Apa yang harus dilakukan jemaat Efesus untuk hidup tak bercela di hadirat Tuhan? Di dalam perikop kita ini, Paulus menyampaikan beberapa nasihat berikut ini: Pertama, supaya jemaat di Efesus memiliki dan mengembangkan kebajikan-kebajikan tertentu di dalam hidupnya seperti: rendah hati, lemah lembut, sabar dan mengasihi sesama dengan jalan membantu. Kedua, memelihara kesatuan Roh dengan ikatan damai sejahtera: satu tubuh, satu Roh, satu pengharapan, satu Tuhan, satu iman, satu baptisan, satu Allah dan Bapa dari semua, Allah di atas semua dan di dalam semua. Kedua nasihat ini membantu umat beriman untuk berjalan dalam jalan kekudusan. Apakah anda juga merasakan hal yang sama?
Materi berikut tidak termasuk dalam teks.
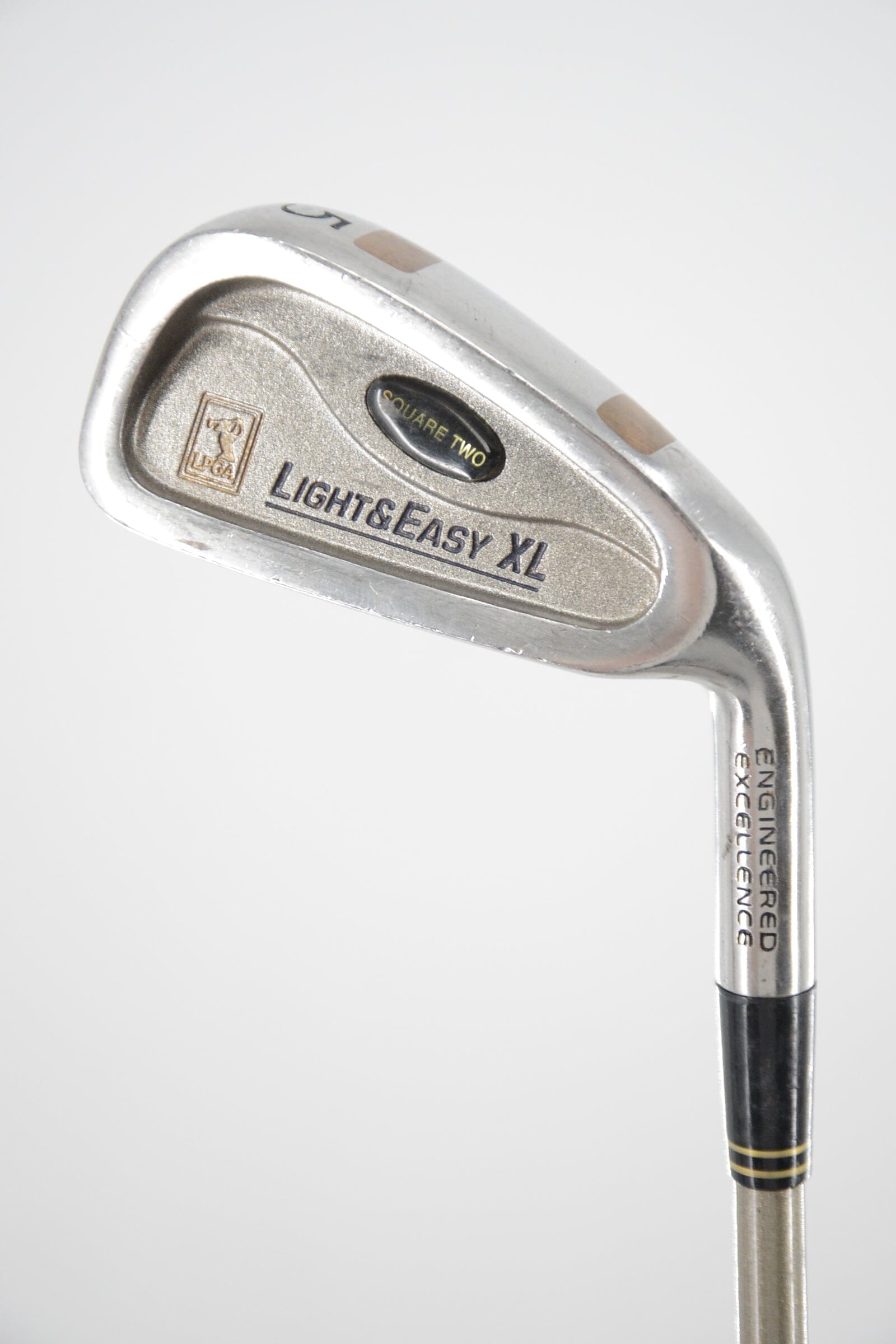 Women's Square Two Light & Easy 5 Iron W Flex 37.25"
Di dalam bacaan Injil, Tuhan Yesus menasehati banyak orang untuk pandai membaca tanda-tanda zaman dan berekonsiliasi. Sebelumnya Yesus sudah menolak untuk memberikan tanda-tanda tertentu dan mengatakan orang Farisi sebagai generasi yang jahat (Luk 11:29). Sekarang Yesus memberi kritikan yang tajam kepada orang banyak karena mereka bisa melihat tanda-tanda zaman tetapi tidak mampu membaca kehadiran Kerajaan Allah di tengah-tengah mereka. Orang-orang Yahudi memang memiliki kehebatan dalam membaca iklim dan cuaca secara meteorologis, bisa membuat prakiraan cuaca yang tepat tetapi mereka tidak mampu membaca tanda-tanda keselamatan di dalam Yesus. Itulah sebabnya Yesus berkata: “Hai orang-orang munafik, rupa bumi dan langit kamu tahu menilainya, mengapakah kamu tidak dapat menilai zaman ini? Dan mengapakah engkau juga tidak memutuskan sendiri apa yang benar?” (Luk 12:56-57).
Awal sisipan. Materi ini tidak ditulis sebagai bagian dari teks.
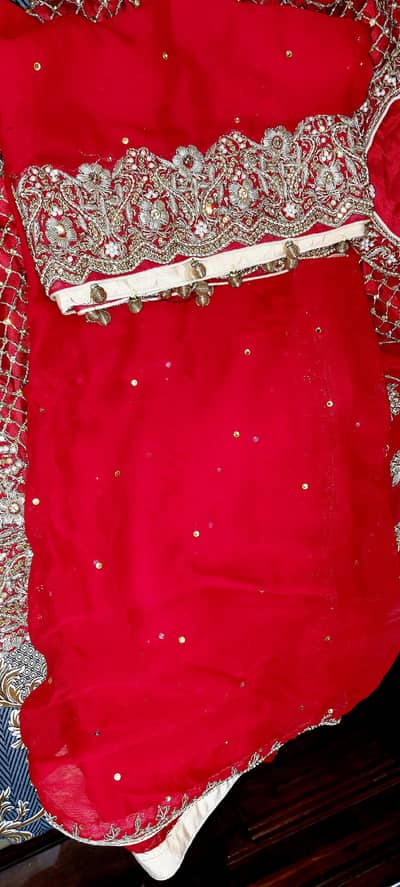 Bridal lehnga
Kritikan Yesus terhadap orang banyak juga masih aktual dengan hidup kita di zaman ini. Banyak kali kita hanya puas sebagai orang katolik yang mengikuti Yesus Kristus. Kalau hanya seperti ini maka iman kita tidak berkembang. Kita puas sebagai orang katolik kalau kita bekerja bersama Tuhan Yesus Kristus supaya banyak orang mengenalNya sebagai satu-satunya Penebus dan Juru Selamat. Kita ikut serta membangun dunia dengan segala kebaikan supaya semua orang mengalami keselamatan yang datang hanya dari Allah kita. Kita ikut serta meyakinkan dunia untuk membangun semangat pertobatan sehingga hanya kasih dan kemurahan Allah yang menguasai dunia.
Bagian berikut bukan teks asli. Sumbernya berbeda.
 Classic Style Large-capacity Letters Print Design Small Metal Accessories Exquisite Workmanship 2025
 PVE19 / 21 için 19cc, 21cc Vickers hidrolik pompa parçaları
Pada bagian terakhir perikop Injil, Tuhan mengundang kita untuk membangun semangat rekosiliasi sebelum pengadilan. Yesus maksudkan supaya umat Israel menggunakan kesempatan selagi Yesus masih berada di tengah-tengah mereka untuk bertobat dan kembali kepada Tuhan. Yesus membuka kesempatan kepada mereka untuk kembali kepada Tuhan. Dalam persepektif eskatologi, Tuhan Yesus mau mengajak kita untuk bertobat sebelum meninggal dunia untuk menghadap Bapa di surga dan tinggal bersamaNya selama-lamanya.

Masalahnya adalah apakah kita semua masih sadar sebagai orang berdosa? Apakah kita masih membutuhkan kerahiman Tuhan? Banyak orang sudah kehilangan rasa berdosa di dalam hidupnya. Meskipun Tuhan memberi kesempatan untuk bertobat tetapi pertobatan itu sia-sia saja karena rasa berdosa sudah hilang. Ini tantangan bagi kita semua. Kita berdoa memohon supaya Tuhan memberi hati yang baru, hati yang terbuka kepada pertobatan.

Doa: Tuhan, bersabdalah terus menerus, bukalah telinga hambamu untuk mendengarnya. Amen.